Кинокритика тоже уволили. Театральные обозрения передали внештатникам. Судебную рубрику закрыли. Газета теперь освещала только самые важные процессы, что случалось редко.
Но самым тревожным симптомом упадка явилось использование труда журналистов, живущих за рубежом. Я даже не предполагал, что такое возможно, но, когда Расселлы узнали об опыте одной газеты в Пасадене, они быстро его переняли. Действительно, зачем платить своему репортеру пятнадцать-двадцать баксов в час за обзор событий в городе, если почти то же самое может сделать какой-нибудь американец в Индии за семь долларов? А информацию он высосет из Интернета.
В общем, газета старалась экономить на всем.
— Ты не устал от всего этого? — спросила Джан. Начался дождь, и она включила «дворники».
— Да, устал, — ответил я. — Попробуй поборись с этим Брайаном. — Брайан Доннелли был редактором отдела местных новостей и, что более важно, племянником издателя.
— Я говорю не о работе, — хмуро пробурчала Джан, — а о твоих родителях. Мы видимся с ними каждый день. Тебе не надоело? Лично я просто задыхаюсь. Они, конечно, милые, но всему есть предел.
Ничего себе заявочка!
— Чем они тебе не угодили?
— А тем, что с ними обязательно нужно поговорить. Мы не можем просто отвезти Итана и забрать в конце дня. Требуется беседа. Боже, как мне надоели эти вечные вопросы! «Как прошел день?», «Что нового на работе?», «Что ты приготовишь сегодня на ужин?». Отдали бы сына в детский сад, и никаких хлопот.
— Надо отдать нашего ребенка в сад, где на него всем наплевать.
— Это не так.
— Ладно, — вздохнул я. Ссору затевать не хотелось, потому что с женой происходило что-то непонятное. — Давай отдадим Итана в сад, но осенью, ведь пара месяцев тебя не устроит. Помучаешься еще немного с моими родителями, поскольку к твоим мы его возить не можем.
Джан стрельнула в меня взглядом, и я тут же пожалел о своих словах.
— Извини.
— Ну что ж, сейчас увидим, что на сей раз придумал твой папа, — усмехнулась она, сворачивая на подъездную дорожку к дому моих родителей.
Итан в гостиной смотрел мультсериал «Гриффины». Я вошел, включил свет и окликнул маму.
— Зачем ты позволяешь ему смотреть такое?
— А что особенного? Это же мультфильм, — отозвалась она из кухни.
— Давай собирай свои вещи, — сказал я сыну и пошел к маме. Поцеловал ее в щеку. Она стояла у раковины, спиной ко мне. — Ты говоришь — мультфильм, а там в одном месте показан секс, а в другом — стрельба.

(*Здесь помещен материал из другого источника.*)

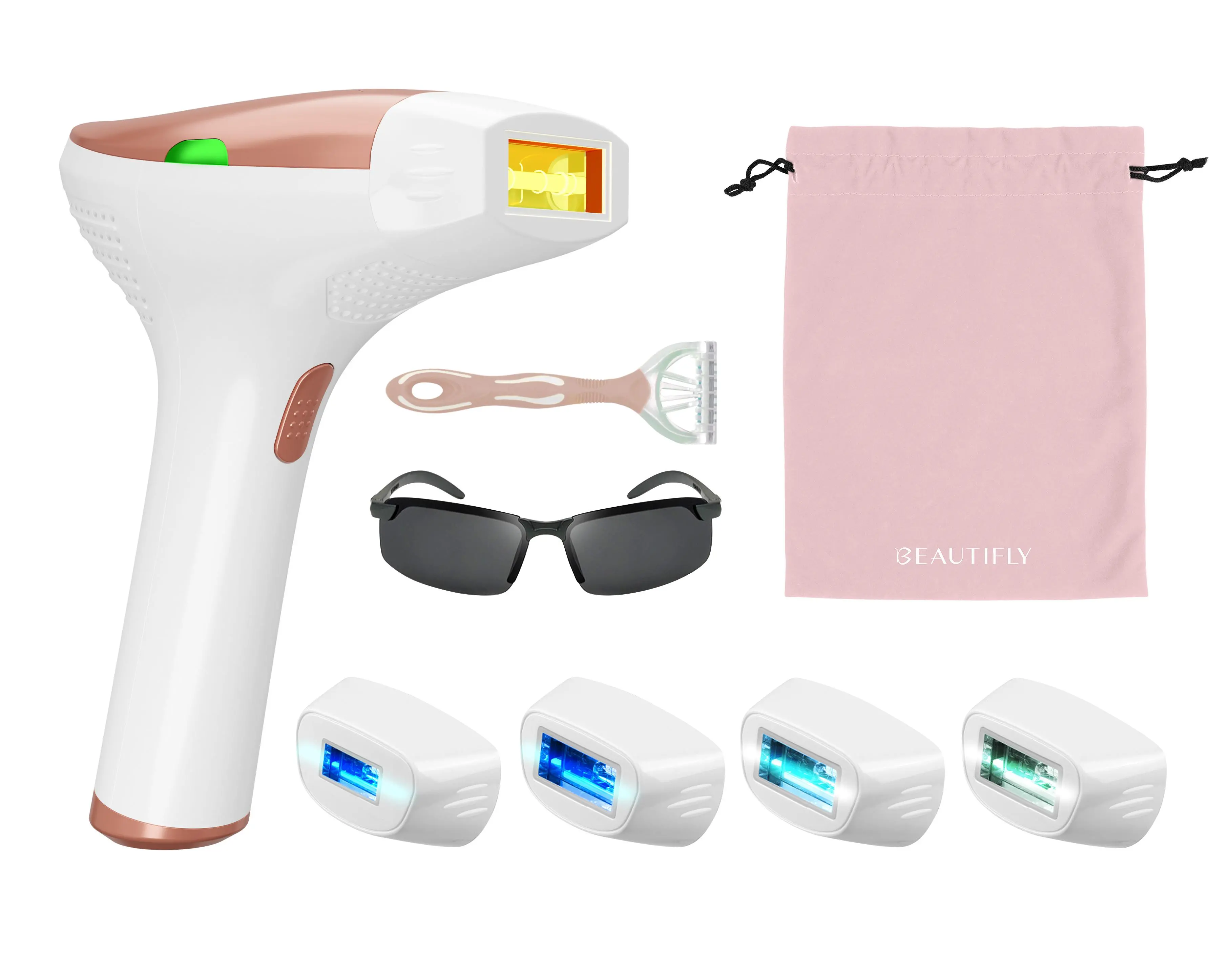 Beautifly B-Shine Pro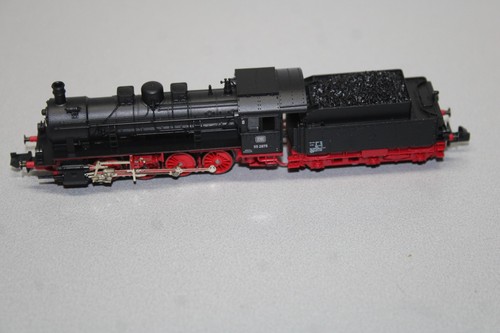 Fleischmann 7155 locomotive - locomotive, à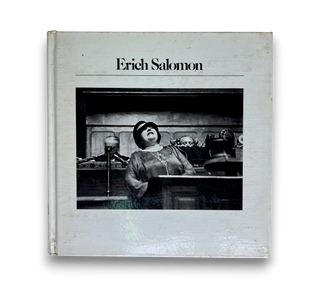 Erich Salomon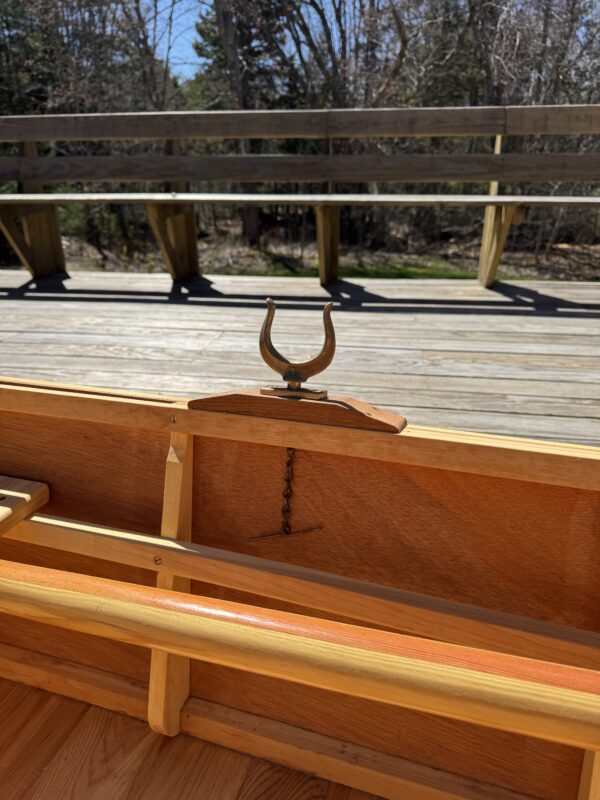 11 ft Monhegan Skiff - Image 11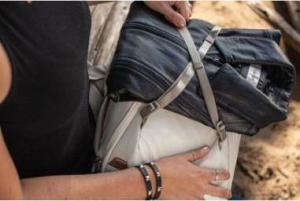 Peak Design Plecak PEAK DESIGN Everyday Backpack 15L Zip - Kość słoniowa - EDLv2 15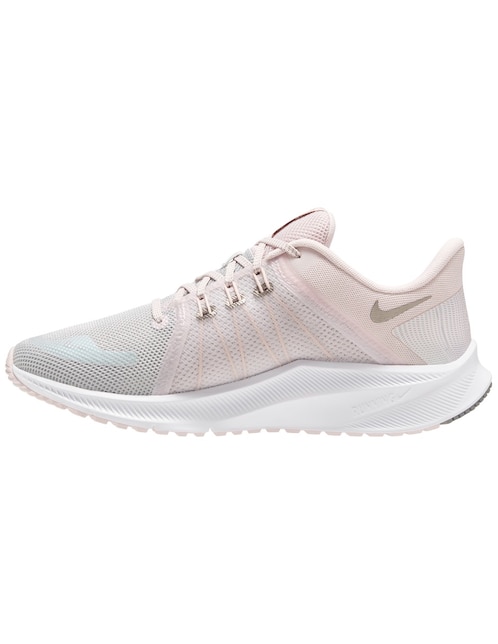 Tenis Nike Quest 4 PRM de mujer para correr en Liverpool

— Ладно тебе, — улыбнулась мама. — Никто не воспринимает эти сцены серьезно. Ты постепенно превращаешься в своего отца. И сейчас вот весь какой-то взвинченный.
Шаркая, в кухню вошел Итан. Насчет еды не спросил — значит, мама его уже накормила. Через несколько секунд появилась Джан, и, присев перед сыном на корточки, заглянула в его рюкзачок.
— Привет, малыш. Ты ничего не забыл?